Hoplites form the main infantry battleline of the Greek City-State armies. They wear a helmet, greaves and breastplate and carry a 3-foot diameter shield that provides excellent missile defense. Hoplites advance into battle in close order formations, often charging the last few feet to maximize the impact phase of melee combat. Their main weapon is a 10-foot thrusting spear, used overhand. They also carry a short sword as a secondary weapon.
Hoplites are strong on defense and powerful in frontal melee combat making them ideal for blocking or forcing their way through mountain passes. Hoplites are slow, which makes them ineffective for reconnaissance.
The Origin of the Hoplite
After the decline of central control and collapse of the Mycenaean Empire in the 12th century BC, the Greek world entered a chaotic period of nomadic migrations, invasions and fragmentation.
In the 8th century BC, in an attempt to stop invaders from pillaging their small fertile valleys, cities began to organize spearmen in close order phalanx-like formations. In these tight formations, hoplites could take advantage of surrounding mountains and block narrow choke points, forcing combat to change from loose skirmish to close order melee. These quick and decisive battles were the best way to protect valuable farmland from skirmishing pillagers.
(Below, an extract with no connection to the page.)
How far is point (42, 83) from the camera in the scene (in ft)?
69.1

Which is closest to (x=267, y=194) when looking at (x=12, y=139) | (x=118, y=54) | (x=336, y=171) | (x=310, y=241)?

The success of the hoplite allowed cities to stabilize and thrive. As a consequence, citizen-soldiers purchased better armor (hopla) and became the primary defenders of the state. This new Hoplite-Class (middle-class) gradually gained power and control through direct rule by the people (democracy).
Thus, the desire to protect small fertile valleys, led to Hoplite warfare, which empowered a growing middle class to gain control of the City-State through the development and spread of democracy.